Invece gli unici provvedimenti dei quali sono capaci Conte e i suoi ministri sono di carattere repressivo, la cancellazione di pressoché tutte le libertà democratico-borghesi, fino all'assurdo di non poter circolare liberamente fra piccoli comuni limitrofi che spesso rappresentano una sola e unica comunità e un unico stallo socio economico, pur nel rispetto delle fondamentali precauzioni sanitarie come la mascherina, il distanziamento fisico, il contingentamento degli ingressi nelle aree chiuse e l'accurata igiene delle mani.
In questo modo, oltre a rimandare i nuovi problemi di contagio al dopo Natale quando il commercio avrà goduto di una boccata d'ossigeno, il governo continuerà a scaricare ancora una volta la responsabilità dei contagi sulle masse additandole, com'è accaduto con le ferie estive, di essere la causa del dilagante contagio per la loro irresponsabilità individuale nei comportamenti.

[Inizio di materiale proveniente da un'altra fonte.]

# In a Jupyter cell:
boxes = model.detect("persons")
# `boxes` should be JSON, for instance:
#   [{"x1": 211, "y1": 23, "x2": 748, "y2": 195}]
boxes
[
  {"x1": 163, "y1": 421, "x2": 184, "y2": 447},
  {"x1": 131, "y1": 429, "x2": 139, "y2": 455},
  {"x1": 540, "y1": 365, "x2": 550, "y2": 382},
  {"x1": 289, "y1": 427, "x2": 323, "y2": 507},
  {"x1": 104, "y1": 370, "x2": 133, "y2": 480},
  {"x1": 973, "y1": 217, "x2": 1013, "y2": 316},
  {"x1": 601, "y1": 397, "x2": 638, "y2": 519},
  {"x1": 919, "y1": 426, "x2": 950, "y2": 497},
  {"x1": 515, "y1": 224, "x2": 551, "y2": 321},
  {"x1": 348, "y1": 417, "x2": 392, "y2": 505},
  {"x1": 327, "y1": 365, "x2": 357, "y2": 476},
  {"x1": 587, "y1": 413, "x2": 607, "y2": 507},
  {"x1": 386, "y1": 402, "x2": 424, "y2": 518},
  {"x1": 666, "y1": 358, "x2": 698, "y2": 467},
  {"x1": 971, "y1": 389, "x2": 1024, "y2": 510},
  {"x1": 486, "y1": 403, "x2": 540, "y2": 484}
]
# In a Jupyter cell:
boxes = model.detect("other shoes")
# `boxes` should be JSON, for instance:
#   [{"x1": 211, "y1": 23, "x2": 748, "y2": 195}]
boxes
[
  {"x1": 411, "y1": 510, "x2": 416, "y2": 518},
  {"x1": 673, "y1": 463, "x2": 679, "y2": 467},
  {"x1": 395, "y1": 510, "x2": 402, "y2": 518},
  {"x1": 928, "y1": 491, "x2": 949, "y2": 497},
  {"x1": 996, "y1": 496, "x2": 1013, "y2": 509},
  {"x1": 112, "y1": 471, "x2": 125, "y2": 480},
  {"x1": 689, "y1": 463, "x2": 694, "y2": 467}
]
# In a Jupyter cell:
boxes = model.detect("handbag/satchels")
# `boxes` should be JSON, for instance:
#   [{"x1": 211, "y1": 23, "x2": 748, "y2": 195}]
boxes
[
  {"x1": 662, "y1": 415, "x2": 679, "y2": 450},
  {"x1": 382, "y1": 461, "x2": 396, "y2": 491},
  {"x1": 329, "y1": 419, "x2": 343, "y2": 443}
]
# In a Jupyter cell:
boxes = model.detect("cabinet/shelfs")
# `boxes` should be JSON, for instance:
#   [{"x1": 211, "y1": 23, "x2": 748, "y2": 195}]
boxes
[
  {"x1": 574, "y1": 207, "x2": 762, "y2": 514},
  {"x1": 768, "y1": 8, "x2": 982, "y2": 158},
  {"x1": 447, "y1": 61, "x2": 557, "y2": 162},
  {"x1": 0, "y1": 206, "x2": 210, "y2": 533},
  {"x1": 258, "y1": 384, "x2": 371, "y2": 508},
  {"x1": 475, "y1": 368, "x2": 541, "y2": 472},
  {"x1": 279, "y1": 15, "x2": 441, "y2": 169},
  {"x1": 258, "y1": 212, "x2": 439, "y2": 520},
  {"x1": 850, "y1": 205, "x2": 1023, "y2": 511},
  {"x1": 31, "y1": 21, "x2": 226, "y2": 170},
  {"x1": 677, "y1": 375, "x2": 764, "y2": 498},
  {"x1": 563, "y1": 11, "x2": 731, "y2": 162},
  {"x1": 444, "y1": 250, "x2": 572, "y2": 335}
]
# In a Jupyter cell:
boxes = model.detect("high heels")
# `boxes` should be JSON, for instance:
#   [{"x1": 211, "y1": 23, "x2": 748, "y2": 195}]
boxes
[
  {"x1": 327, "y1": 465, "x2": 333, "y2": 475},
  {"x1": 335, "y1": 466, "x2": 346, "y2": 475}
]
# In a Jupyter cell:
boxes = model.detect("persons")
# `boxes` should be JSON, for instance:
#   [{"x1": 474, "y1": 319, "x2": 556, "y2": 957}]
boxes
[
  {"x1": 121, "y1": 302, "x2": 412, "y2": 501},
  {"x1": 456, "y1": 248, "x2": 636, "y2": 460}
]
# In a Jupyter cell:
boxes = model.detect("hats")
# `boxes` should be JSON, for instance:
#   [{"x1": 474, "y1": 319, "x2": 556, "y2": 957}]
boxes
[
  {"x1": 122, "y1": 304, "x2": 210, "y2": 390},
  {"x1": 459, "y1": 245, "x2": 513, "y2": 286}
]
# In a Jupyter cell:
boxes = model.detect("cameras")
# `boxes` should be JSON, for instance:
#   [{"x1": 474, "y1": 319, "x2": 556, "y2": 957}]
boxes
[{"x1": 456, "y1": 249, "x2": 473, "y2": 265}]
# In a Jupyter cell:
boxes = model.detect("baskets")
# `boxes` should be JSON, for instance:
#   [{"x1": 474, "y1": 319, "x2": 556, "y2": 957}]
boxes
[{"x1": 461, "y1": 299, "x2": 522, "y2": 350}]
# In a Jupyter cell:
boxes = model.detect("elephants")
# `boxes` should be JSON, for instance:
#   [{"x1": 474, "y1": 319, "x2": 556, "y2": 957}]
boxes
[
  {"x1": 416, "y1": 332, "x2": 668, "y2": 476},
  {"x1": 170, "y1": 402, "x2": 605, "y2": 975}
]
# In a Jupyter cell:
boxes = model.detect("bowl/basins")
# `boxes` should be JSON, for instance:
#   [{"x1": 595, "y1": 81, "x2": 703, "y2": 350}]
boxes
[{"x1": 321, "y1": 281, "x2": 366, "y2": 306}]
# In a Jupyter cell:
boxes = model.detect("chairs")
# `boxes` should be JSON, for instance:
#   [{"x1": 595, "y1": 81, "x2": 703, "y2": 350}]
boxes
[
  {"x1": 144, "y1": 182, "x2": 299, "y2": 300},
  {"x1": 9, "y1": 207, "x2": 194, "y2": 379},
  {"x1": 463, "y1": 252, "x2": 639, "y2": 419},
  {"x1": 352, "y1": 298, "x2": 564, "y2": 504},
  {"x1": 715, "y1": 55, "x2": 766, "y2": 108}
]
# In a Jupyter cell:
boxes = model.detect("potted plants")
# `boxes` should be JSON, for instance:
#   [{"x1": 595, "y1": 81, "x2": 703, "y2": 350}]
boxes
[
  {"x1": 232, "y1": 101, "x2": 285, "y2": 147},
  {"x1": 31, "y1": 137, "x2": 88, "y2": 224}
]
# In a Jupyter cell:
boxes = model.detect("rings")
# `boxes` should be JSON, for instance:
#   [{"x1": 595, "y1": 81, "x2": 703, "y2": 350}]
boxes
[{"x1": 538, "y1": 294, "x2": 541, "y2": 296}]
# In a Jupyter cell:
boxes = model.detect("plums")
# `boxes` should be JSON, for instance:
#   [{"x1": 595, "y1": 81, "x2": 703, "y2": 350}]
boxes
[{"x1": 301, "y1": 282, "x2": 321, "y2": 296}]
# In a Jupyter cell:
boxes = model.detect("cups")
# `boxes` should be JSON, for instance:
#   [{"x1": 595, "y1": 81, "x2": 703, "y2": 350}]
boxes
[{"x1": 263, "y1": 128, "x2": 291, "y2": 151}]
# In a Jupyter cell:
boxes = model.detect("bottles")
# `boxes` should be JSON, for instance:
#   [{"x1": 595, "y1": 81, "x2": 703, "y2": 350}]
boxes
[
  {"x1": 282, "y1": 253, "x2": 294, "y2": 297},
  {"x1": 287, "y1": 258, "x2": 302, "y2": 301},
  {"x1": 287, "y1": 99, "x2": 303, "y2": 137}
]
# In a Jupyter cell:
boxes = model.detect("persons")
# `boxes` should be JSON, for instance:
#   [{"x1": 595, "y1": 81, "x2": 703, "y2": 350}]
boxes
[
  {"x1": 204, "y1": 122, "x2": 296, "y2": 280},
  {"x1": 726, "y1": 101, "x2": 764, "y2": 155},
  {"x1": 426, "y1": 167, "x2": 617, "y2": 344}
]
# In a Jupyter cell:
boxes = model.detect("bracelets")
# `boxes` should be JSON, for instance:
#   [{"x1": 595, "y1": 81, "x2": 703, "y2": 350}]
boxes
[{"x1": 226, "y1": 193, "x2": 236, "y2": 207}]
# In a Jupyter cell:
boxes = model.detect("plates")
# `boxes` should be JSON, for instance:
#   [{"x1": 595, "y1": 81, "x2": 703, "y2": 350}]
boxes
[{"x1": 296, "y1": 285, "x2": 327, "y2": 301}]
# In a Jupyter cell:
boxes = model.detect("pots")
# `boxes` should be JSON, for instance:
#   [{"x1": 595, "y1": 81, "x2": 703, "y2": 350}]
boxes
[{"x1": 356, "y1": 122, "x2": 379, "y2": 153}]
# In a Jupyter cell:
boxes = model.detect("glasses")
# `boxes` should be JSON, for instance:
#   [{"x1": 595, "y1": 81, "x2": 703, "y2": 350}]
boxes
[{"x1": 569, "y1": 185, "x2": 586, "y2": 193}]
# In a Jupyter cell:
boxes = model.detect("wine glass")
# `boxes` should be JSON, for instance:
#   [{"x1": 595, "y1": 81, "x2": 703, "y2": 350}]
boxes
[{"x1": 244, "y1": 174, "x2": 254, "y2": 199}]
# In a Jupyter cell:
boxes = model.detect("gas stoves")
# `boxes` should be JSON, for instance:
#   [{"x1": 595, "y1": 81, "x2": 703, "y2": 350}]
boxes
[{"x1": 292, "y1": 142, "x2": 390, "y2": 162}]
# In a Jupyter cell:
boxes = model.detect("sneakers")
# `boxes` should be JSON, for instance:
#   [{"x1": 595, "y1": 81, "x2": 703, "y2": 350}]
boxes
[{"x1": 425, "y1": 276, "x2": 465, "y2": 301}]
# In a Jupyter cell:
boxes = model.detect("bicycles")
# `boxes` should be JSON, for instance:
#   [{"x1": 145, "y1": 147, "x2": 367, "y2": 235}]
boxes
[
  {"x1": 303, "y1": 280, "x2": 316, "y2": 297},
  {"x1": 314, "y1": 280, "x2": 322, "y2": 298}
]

Come la seconda ondata non è stata – dati alla mano – causata dalle poche ferie che una risicata parte della popolazione ha potuto godere in luglio e agosto, la situazione attuale di lenta discesa dei contagi e di una loro probabile ripresa in gennaio non sarà imputabile agli atteggiamenti delle masse durante le festività natalizie, di fatto annientate dai diktat di Conte, ma semplicemente e ancora una volta, alle perduranti deficienze in tema di sanità, trasporti e di riorganizzazione della vita economica e sociale contro la pandemia da covid.
Invece di combattere il virus con gli strumenti adeguati il governo Conte non sa far altro che militarizzare il Paese e rafforzare la sua dittatura antivirus che cancella ogni diritto democratico-borghese.